* STORED DATA
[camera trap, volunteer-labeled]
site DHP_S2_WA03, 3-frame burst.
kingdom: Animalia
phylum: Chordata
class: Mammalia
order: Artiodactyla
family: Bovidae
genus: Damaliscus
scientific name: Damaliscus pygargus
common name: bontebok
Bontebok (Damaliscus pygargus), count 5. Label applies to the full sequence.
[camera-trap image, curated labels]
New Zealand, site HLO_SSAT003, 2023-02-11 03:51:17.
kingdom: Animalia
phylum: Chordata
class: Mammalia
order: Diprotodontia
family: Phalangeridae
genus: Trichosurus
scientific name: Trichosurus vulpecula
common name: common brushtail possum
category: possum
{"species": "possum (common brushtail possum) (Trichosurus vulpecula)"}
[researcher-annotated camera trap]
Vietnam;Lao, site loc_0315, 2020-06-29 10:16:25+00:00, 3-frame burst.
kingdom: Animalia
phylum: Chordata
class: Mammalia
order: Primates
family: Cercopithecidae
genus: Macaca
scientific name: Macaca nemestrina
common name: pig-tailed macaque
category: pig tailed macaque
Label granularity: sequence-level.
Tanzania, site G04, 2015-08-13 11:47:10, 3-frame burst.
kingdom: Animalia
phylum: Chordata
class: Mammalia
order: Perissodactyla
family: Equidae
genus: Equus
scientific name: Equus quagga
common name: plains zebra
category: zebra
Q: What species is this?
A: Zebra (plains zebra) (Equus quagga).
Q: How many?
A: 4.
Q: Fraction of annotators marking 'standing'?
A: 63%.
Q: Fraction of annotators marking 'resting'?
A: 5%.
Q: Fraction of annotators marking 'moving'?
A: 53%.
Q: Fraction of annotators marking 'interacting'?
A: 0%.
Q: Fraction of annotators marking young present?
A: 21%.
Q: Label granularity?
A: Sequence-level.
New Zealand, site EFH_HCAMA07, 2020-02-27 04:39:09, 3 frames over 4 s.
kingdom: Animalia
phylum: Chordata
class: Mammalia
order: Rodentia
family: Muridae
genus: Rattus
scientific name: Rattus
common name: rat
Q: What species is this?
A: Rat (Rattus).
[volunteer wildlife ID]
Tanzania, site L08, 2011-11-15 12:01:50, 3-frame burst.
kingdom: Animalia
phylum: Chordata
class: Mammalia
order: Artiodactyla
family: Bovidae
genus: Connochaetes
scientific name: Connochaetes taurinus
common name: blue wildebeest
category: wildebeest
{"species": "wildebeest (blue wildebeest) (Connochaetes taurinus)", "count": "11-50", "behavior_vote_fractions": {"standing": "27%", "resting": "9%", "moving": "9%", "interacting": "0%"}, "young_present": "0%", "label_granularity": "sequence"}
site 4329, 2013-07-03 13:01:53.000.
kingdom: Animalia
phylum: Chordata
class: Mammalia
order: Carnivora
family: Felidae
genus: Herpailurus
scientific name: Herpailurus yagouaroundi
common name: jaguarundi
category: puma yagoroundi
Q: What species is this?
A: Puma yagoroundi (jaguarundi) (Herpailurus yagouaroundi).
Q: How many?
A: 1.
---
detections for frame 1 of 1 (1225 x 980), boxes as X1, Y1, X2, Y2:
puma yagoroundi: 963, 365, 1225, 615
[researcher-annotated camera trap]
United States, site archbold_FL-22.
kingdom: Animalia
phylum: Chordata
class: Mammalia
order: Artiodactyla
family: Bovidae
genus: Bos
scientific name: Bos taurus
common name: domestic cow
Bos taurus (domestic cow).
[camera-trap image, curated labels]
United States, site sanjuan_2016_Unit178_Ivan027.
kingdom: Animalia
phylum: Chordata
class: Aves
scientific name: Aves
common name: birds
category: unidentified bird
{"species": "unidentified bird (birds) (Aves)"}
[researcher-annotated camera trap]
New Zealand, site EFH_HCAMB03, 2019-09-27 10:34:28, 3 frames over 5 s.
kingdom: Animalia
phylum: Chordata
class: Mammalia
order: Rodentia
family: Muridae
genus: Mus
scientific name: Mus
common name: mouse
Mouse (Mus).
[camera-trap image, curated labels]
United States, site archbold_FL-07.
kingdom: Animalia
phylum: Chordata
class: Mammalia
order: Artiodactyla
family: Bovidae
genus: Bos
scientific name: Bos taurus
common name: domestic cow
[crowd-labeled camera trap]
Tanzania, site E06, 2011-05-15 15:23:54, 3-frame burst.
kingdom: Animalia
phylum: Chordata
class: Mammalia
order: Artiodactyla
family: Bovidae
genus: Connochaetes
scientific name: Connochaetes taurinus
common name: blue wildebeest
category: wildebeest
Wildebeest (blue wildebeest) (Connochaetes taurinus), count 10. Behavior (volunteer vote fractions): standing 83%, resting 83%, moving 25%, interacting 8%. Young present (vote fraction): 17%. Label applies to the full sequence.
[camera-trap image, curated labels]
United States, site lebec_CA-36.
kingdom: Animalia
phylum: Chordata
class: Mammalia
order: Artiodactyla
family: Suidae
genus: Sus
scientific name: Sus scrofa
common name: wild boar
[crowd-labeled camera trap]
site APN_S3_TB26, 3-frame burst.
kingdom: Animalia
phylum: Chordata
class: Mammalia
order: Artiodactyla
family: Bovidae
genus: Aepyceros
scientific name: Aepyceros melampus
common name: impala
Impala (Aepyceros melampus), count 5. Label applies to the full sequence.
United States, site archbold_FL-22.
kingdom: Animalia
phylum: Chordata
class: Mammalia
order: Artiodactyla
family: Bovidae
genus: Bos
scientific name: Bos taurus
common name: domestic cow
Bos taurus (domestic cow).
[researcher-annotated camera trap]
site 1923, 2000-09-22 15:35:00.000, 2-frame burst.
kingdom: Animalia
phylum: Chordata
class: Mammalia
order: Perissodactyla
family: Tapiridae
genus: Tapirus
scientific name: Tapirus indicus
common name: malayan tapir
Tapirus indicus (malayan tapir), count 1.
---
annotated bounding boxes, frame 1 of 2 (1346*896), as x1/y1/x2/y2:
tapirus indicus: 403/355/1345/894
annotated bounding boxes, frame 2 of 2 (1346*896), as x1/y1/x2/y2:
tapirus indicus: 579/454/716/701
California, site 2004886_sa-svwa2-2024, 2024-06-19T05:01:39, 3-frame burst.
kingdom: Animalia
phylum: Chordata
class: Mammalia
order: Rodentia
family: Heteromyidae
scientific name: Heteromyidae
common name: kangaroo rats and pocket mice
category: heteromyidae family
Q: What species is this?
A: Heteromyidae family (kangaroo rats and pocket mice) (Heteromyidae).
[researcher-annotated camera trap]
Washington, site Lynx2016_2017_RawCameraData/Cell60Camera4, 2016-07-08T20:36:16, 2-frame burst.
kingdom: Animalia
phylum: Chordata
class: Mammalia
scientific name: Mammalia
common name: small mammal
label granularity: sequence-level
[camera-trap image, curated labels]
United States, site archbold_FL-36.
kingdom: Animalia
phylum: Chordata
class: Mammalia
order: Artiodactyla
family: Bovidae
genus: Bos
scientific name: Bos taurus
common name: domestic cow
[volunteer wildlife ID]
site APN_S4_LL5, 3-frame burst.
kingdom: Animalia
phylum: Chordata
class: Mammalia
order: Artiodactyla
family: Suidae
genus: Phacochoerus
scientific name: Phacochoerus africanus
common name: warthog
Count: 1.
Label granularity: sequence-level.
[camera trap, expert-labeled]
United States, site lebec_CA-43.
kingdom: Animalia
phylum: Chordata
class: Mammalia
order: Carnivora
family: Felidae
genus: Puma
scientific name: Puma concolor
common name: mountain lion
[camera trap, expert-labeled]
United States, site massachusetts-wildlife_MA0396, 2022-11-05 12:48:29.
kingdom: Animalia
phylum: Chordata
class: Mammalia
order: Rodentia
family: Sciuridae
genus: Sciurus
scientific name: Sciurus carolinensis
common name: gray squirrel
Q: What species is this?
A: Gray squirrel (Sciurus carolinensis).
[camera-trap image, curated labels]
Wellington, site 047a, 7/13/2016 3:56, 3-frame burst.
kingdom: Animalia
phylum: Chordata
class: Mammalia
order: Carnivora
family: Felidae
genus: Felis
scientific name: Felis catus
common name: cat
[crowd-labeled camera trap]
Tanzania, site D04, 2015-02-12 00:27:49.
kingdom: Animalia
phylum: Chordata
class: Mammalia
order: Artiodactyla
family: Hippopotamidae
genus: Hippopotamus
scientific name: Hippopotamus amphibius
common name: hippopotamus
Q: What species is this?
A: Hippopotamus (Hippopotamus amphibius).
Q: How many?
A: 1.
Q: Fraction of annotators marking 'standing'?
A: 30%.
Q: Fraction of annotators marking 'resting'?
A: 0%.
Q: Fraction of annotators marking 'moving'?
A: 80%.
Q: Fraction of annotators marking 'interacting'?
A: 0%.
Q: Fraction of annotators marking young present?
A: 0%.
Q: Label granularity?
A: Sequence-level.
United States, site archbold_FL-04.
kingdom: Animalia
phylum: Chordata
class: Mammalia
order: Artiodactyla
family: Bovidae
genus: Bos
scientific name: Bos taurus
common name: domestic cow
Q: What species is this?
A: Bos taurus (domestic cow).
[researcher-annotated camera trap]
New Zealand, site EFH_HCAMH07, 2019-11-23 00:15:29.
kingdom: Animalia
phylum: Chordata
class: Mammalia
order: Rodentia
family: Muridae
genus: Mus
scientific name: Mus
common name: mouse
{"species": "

* TASK
Of the lines above, output exactly those from the line bearing "family: Tapiridae" through the line bearing "common name: gray squirrel", inclusive.

* YOUR RESPONSE
family: Tapiridae
genus: Tapirus
scientific name: Tapirus indicus
common name: malayan tapir
Tapirus indicus (malayan tapir), count 1.
---
annotated bounding boxes, frame 1 of 2 (1346*896), as x1/y1/x2/y2:
tapirus indicus: 403/355/1345/894
annotated bounding boxes, frame 2 of 2 (1346*896), as x1/y1/x2/y2:
tapirus indicus: 579/454/716/701
California, site 2004886_sa-svwa2-2024, 2024-06-19T05:01:39, 3-frame burst.
kingdom: Animalia
phylum: Chordata
class: Mammalia
order: Rodentia
family: Heteromyidae
scientific name: Heteromyidae
common name: kangaroo rats and pocket mice
category: heteromyidae family
Q: What species is this?
A: Heteromyidae family (kangaroo rats and pocket mice) (Heteromyidae).
[researcher-annotated camera trap]
Washington, site Lynx2016_2017_RawCameraData/Cell60Camera4, 2016-07-08T20:36:16, 2-frame burst.
kingdom: Animalia
phylum: Chordata
class: Mammalia
scientific name: Mammalia
common name: small mammal
label granularity: sequence-level
[camera-trap image, curated labels]
United States, site archbold_FL-36.
kingdom: Animalia
phylum: Chordata
class: Mammalia
order: Artiodactyla
family: Bovidae
genus: Bos
scientific name: Bos taurus
common name: domestic cow
[volunteer wildlife ID]
site APN_S4_LL5, 3-frame burst.
kingdom: Animalia
phylum: Chordata
class: Mammalia
order: Artiodactyla
family: Suidae
genus: Phacochoerus
scientific name: Phacochoerus africanus
common name: warthog
Count: 1.
Label granularity: sequence-level.
[camera trap, expert-labeled]
United States, site lebec_CA-43.
kingdom: Animalia
phylum: Chordata
class: Mammalia
order: Carnivora
family: Felidae
genus: Puma
scientific name: Puma concolor
common name: mountain lion
[camera trap, expert-labeled]
United States, site massachusetts-wildlife_MA0396, 2022-11-05 12:48:29.
kingdom: Animalia
phylum: Chordata
class: Mammalia
order: Rodentia
family: Sciuridae
genus: Sciurus
scientific name: Sciurus carolinensis
common name: gray squirrel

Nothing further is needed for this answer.